Synaesthesia Magazine Eat | Page 44

an interview with: ellabell risbridger Ellabell runs a mental health and cooking crossover blog: Eating With My Fingers. It’s full of whip-smart prose about cooking on good days and bad days, and feels like sitting by the fire on a rainy day. It tells us not to worry, because food will always be there – in the back of your cupboards, in the bottom drawer of your fridge – and it’ll forgive you for forgetting about it, or not knowing what to do with it. But in EWMF, Ellabell shows us what can be done. Here, she talks to editor Carlotta about coming up with recipes, taking it easy, and synaesthesia Q Tell us how it started. How did Eating With My Fingers begin, and why Eating With My Fingers? Eating With My Fingers started life in Spring 2013 as an experimental novel called The Sugar-Eaters. It was going to have pop-up pages, diagrams, maps, and (yes) recipes. But I was working full-time, as well as studying for my degree, as well as losing my mind by degrees, and The Sugar-Eaters got a bit marginalised. A few months later, in the autumn, I was hospitalised for my anxiety disorder. In the grey waiting room I sat with Tall Man, totally out of it, and I found myself (inexplicably) thinking of food. I wrote in my head two recipes: the first, for Very Distressing Crumble (which made it onto the blog), and the second, for Crisis Team Carpaccio (which didn’t), and the beat of the stepby-step, the progression from raw ingredient to finished dish, shone out at me: here was a framework, a structure I could build the rest of my life on.

-- Extracted records --
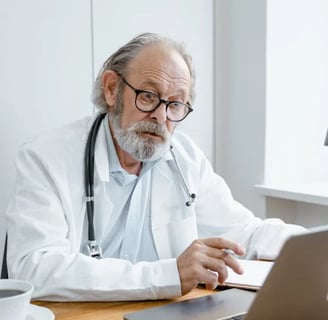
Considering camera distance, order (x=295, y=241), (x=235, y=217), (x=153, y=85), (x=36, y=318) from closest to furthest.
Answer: (x=295, y=241)
(x=36, y=318)
(x=153, y=85)
(x=235, y=217)

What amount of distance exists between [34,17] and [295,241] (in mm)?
1392

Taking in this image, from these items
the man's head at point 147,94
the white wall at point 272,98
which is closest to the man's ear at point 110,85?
the man's head at point 147,94

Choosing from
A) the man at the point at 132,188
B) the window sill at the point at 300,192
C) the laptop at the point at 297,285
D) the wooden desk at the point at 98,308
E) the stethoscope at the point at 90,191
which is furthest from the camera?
the window sill at the point at 300,192

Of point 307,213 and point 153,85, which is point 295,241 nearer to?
point 153,85

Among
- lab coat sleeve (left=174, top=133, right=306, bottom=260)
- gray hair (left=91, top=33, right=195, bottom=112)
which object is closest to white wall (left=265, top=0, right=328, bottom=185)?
lab coat sleeve (left=174, top=133, right=306, bottom=260)

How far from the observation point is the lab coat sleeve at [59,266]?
1.10m

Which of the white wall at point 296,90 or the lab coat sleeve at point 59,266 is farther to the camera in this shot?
the white wall at point 296,90

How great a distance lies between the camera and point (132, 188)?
156cm

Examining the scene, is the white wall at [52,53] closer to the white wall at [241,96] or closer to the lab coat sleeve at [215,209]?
the white wall at [241,96]

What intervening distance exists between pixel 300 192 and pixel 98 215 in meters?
0.90

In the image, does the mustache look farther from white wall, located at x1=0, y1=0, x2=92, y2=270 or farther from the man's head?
white wall, located at x1=0, y1=0, x2=92, y2=270

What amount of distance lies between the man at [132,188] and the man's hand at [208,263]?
16 millimetres

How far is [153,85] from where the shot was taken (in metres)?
1.48

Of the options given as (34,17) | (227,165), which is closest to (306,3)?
(227,165)
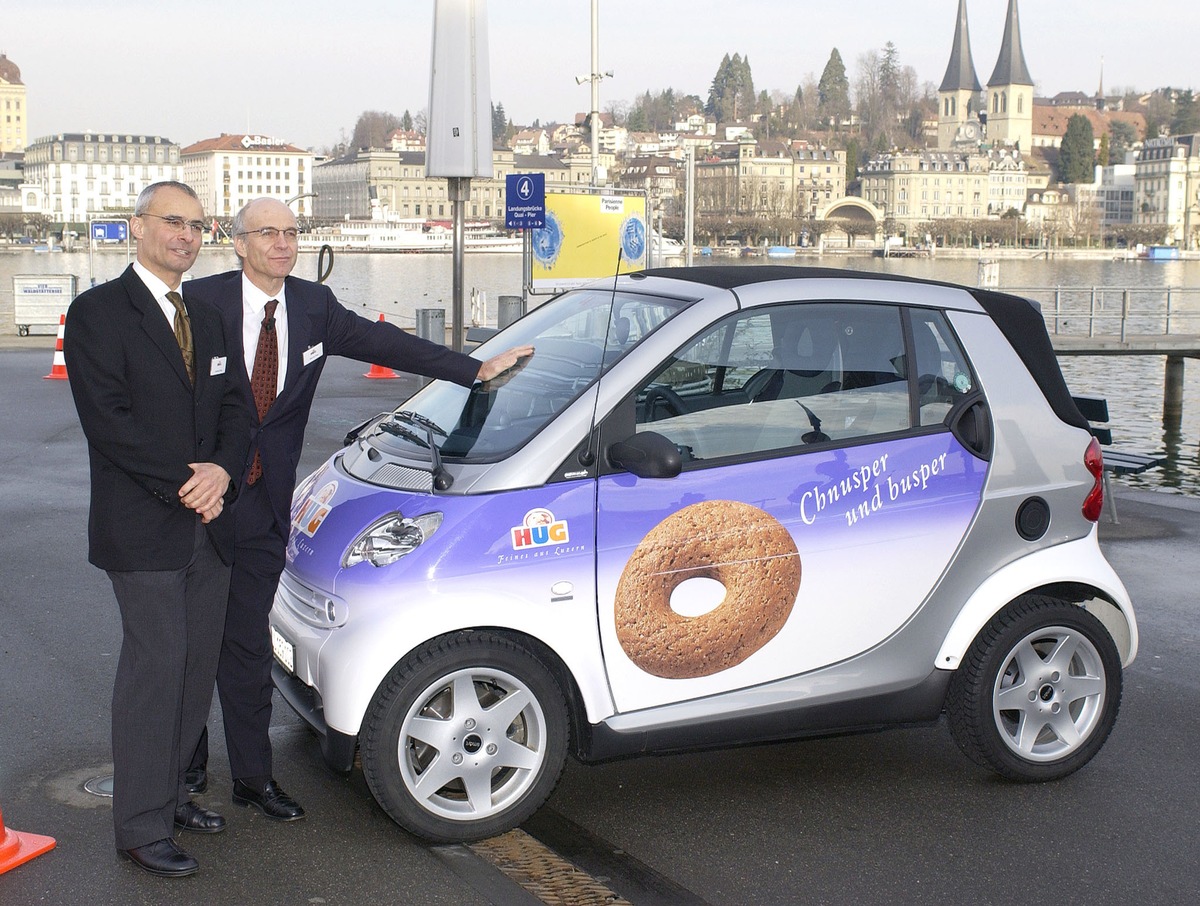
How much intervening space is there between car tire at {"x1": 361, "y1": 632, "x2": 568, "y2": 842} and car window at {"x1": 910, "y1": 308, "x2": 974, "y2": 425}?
5.44 feet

-- What is being asked --
Please answer from the interview: what did Eating With My Fingers begin as in Spring 2013?

-- Solution for this exercise --
An experimental novel called The Sugar-Eaters.